The late Hunter Harrison first introduced Precision Scheduled Railroading as chief executive of CN. While the system has been widely adopted, the Canadian carrier has continued to innovate with Digital Scheduled Rail-roading, or DSR.
"DSR strategy is the strategic evolution of our operating model positioning CN to take full advantage of emerging and future technologies that will benefit our business and our customers’ success," said Mohit Bhat, vice president, Innovation Platforms & Data, for CN. "At the heart of DSR is data and it is our most strategic asset. Unlocking and exposing data enables us to make better, faster decisions, ensures safer operations and speeds operational efficiencies.
While blending new technology with legacy systems, CN is prioritizing customer engagement in order to make the transition as seamless as possible. This helps maintain the operation of a busy, high-throughput terminal while simultaneously integrating new processes.
The goal - provide more consistent service for pickup and delivery and shrink appointment windows while better communicating ETA notifications. CN’s Smart Terminal, for example, aims to improve on-time performance and ultimately, the safety, reliability, and carbon efficiency of operations.
"Having a real-time inventory with container location to help manage movements within the terminal reduces the need for drivers to exit from their vehicles and look for their container, which adds a layer of safety for drivers and terminal equipment operators," said Dan Bresolin, vice president Intermodal for CN. "When used in conjunction with our mobile driver app drivers can accelerate the in-gate and out-gate process, which enables our partners to better plan and schedule their appointments."
North-south carrier KCS, the U.S. railroad specializing in cross border traffic with Mexico, also has a customized version of PSR.
"KCS decided early on to develop its own unique approach to PSR implementation that is based on our CEO’s [Patrick Ottensmeyer] belief that "good service begets growth," said Doniele Carlson of KCS. "That’s why KCS’ approach is different. It is focused on how to improve customer service through faster equipment turn times, more fluidity, and better customer communication."
The greatest benefit PSR and PTC hold for intermodal operations, the carrier believes, include on-time service, in-gates and out-gates. The greatest benefits to intermodal from PTC are better tracking and tracing.
Amid a severe shortage, KCS said it has recently deployed technology specifically focused on better chassis management. "This has increased our capability with managing this key asset to ensure our customers containers are ready to move from rail car to final street destination."

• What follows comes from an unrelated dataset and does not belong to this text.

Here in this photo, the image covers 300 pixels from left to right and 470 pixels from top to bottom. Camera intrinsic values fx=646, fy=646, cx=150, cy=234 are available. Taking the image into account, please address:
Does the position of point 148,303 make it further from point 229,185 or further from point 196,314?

At KCS PSR emphasizes terminal throughput with the aim of eliminating dwell.
"This applies to intermodal, too, but we’re not just talking about rail cars," Carlson said. "We are adding containers, chassis and dray partners into the mix. Advances in terminal process automation are an opportunity for growth and additional volume with better throughput. The challenge is to bring all this together into a contiguous terminal operations process that will have a strong business case with the underlying goal to increase total terminal throughput – train arrival/departure to out-gate/in-gate to the customers’ final destination."
"To KCS, waiting drivers means terminal congestion, which increases the potential for accidents. Train processing is definitely key, but it is much more when we consider driver terminal dwell, which translates to an increase in customer wait times.
While railroads can be challenged by portions of the shipment cycle outside of its control, Carlson said if KCS is consistent with train pro-cessing, for example, consistent on-time arrival equates to consistent on-time de-ramp. "And, if within that de-ramp expected timeframe, we are as efficient as possible with making that shipment available, ready for roadway movement, there should be fewer driver delays. If we do see delays in train processing with better data and communications, we can provide a specific container’s availability so the driver can better schedule his/her activities and avoid contributing to terminal yard congestion."